Keinginan MUI untuk menetapkan produk hukum syariah  dalam menjawab permasalahan yang berkembang, patut diapresiasi. Sebab, meski mata air syariat  Islam mampu menjawab seluruh permasalahan manusia, tidak semua mata air tersebut siap saji untuk menjawab permasalahan. Dibutuhkan peran mujtahid/ulama untuk menggali hukum agar permasalahan baru bisa dihukumi dengan hukum syariat.

Meski demikian, Islam memiliki metode tertentu dalam menggali hukum agar produk hukum tidak keluar dari sumber utamanya, Al-Qur'an dan as-Sunah.

Produk hukum/fikih adalah ilmu tentang hukum syariat yang bersifat praktis yang digali dari dalil-dalilnya yang terperinci.

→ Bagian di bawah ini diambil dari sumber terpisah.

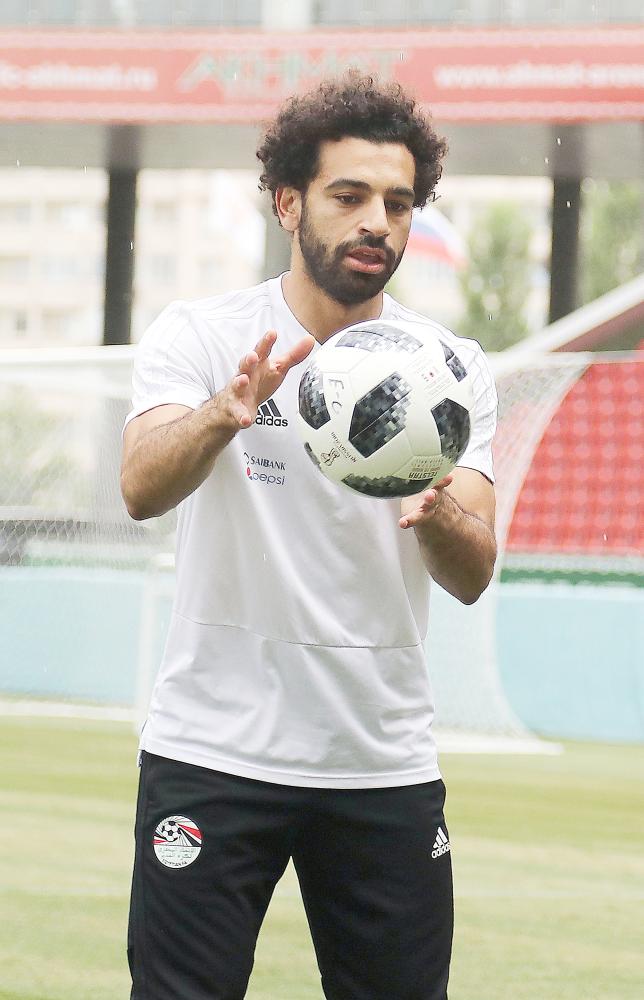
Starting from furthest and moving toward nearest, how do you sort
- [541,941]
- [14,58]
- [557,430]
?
[14,58] → [557,430] → [541,941]

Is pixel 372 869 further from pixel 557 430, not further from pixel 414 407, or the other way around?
pixel 557 430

Acuan dalam menggali hukum fikih adalah dalil sam’i, bukan dalil akli. Sebab,  hukum fikih  itu terkait dengan pahala dan dosa, sementara pahala dan dosa bersifat gaib. Akal tidak mampu  menentukan apakah suatu perbuatan itu mengandung pahala atau dosa. Yang mengetahui bahwa sebuah perbuatan itu mengandung pahala atau dosa hanyalah Allah Swt. Oleh karena itu,  dalam menggali hukum fikih,  wajib hanya  menyandarkan pada dalil-dalil sam’i yaitu Al-Qur'an dan sunah, bukan akli.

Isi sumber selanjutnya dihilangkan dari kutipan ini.